# TEXT EXTRACT start
UPDATE: As of Wednesday afternoon, 4pm, ABSOLUTE ZERO COOL is currently # 20,885 on Amazon.com, and # 7,463 on Amazon.uk. Oh, and apparently the book is priced at £1.95 on Amazon.uk, and thanks for the tip-offs, chaps.

Monday, February 20, 2012

A Veritable Gale Of Gaels

How many crime novelists can one small country throw up? The flood of debutant Irish crime novels continues to swell, the latest coming courtesy of Mick Donnellan, whose EL NIÑO (Original Writing) hits the Atlantic seaboard at the end of February, when the novel gets its official launch in Galway. Quoth the blurb elves:
Charlie is a pick-pocket with a complicated past. He steals El Niño’s wallet, then falls in love with her. She’s wild, beautiful; intoxicating. He’s a recovering alcoholic and needs to stay away from the pubs. Their relationship takes flight and is full of passion and possibility. But soon Charlie’s demons come back to haunt him. P.J., a member of an old crime gang he used to work with, offers Charlie some work – a once-off robbery that seems well planned and very profitable. But it doesn’t turn out that way and one of the crew is arrested. P.J.’s boss is Kramer – a vicious thug that Charlie grew up with in his hometown of Ballinrobe. They’d gone their separate ways when Kramer began dealing cocaine and started a gang war that nearly cost Charlie his life. Now he’s back and he’s sure Charlie is talking to the police – an unforgivable crime in gangland. It seems there are no ‘outs’ and all the couple can do is try and escape, but fate seems to have other plans …
  EL NIÑO is set on the mean streets of Galway and Ballinrobe, and it remains to be seen how the Godfather, aka Ken Bruen, reacts to someone cutting in on his turf. As for the novel itself, well, you can clickety-click here for a sample if the spirit so moves you …

Sunday, February 19, 2012

Nobody Move, This Is A Review: THE BERLIN CROSSING by Kevin Brophy

THE BERLIN CROSSING opens with a short prologue set in 1962, as an East German soldier on duty on the Berlin Wall shoots dead a man who is trying to cross the no-man’s land into West Berlin. Oddly, the man appears to smile as he dies.
  The story then moves forward to Brandenburg in 1993. The Berlin Wall has fallen, and many of the former GDR’s citizens resent the way in which their history is being written by West Germans, or ‘Wessies’. Michael Ritter, an English language teacher and a published author of a collection of short stories, ‘Workers’ Dawn’, is informed that his teaching contract won’t be renewed, largely in part because Ritter was a former Party member in the GDR and is seen as politically suspect in the newly unified Germany. Ritter has long detested the Westernisation of the former East Germany, and particularly the crass commercialism that has colonised his country, and his sacking only confirms his prejudices. Shortly afterwards, Ritter’s mother dies, sending Ritter off on a search for a Pastor Bruck of Bad Saarow with her dying words, which suggest that Pastor Bruck will be able to shed some light on the identity of the father Ritter has never known. Michael’s quest sends us back in time to 1962, when the novel takes on some of the tropes of the classic Cold War spy novel.
# TEXT EXTRACT end
# ROWS start
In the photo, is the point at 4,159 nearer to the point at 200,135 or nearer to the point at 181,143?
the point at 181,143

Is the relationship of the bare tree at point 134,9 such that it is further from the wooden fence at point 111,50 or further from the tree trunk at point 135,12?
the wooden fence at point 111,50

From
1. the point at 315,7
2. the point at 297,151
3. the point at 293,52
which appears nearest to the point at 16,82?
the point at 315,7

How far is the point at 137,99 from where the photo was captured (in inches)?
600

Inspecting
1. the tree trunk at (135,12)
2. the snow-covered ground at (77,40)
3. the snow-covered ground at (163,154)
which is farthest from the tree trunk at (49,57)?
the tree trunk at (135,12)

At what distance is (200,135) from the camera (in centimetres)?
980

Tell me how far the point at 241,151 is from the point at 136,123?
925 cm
# ROWS end
# ROWS start
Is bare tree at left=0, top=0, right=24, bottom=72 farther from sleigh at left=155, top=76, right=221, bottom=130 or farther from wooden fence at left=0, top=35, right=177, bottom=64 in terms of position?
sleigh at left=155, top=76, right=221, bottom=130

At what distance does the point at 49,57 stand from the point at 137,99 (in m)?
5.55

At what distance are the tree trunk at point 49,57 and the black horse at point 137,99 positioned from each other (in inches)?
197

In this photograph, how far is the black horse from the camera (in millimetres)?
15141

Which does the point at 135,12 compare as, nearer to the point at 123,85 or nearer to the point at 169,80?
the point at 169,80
# ROWS end
# ROWS start
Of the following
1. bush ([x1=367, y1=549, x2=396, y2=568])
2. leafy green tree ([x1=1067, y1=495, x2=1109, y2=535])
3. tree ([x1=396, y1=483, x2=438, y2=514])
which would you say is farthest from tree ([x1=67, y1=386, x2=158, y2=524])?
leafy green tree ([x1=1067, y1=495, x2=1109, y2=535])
# ROWS end
**TO DO:**
(1) Please set down the crime fiction blog text word for word, beginning at the words "THE BERLIN CROSSING opens" and stopping after "as he dies.".
(2) Resume the crime fiction blog text from its final sentence and carry it forward.

**ANSWERS TO THE TASKS:**
(1)
THE BERLIN CROSSING opens with a short prologue set in 1962, as an East German soldier on duty on the Berlin Wall shoots dead a man who is trying to cross the no-man’s land into West Berlin. Oddly, the man appears to smile as he dies.

(2)
  This, the middle section of the novel, is why THE BERLIN CROSSING is being pitched in certain quarters as a thriller of the Le Carré variety, but I think it will become quickly obvious to any fan of the classic spy thrillers that that’s not the kind of novel Brophy had in mind. Certainly, he seems more than happy to play with the tropes and conventions of the spy novel - the secret service ‘spooks’ in London recruiting unwilling spies via blackmail; the East Berlin setting; the secretive missions, false identities and ‘dead letter’ drops; the sense of claustrophobia and paranoia - but any fan of Le Carré, Ambler et al will be underwhelmed by THE BERLIN CROSSING as a spy novel.
  For one thing, only the middle section, or ‘book’, can be considered a spy thriller. Secondly, and despite Brophy’s ability to recreate both a relatively modern Germany and its Cold War counterpart in East Berlin, the story does lack that quality of under-the-skin paranoia and claustrophobia that the great thriller writers bring to their work. It’s also true that there’s a lack of plausibility about the events that transpire in East Germany that would be highly unusual among the best practitioners of the spy novel.
  By the same token, I did get the impression that Brophy was incorporating these tropes into a novel that has other fish to fry. THE BERLIN CROSSING is, I think, fundamentally a novel about identity, and an individual’s attempt to find his place in a ceaselessly changing world. This search for identity is bound up in a love story set against the Cold War backdrop; it’s fair to say, I think, that the romantic aspect of the novel is equally, if not more, important to Brophy as the spy novel aspect.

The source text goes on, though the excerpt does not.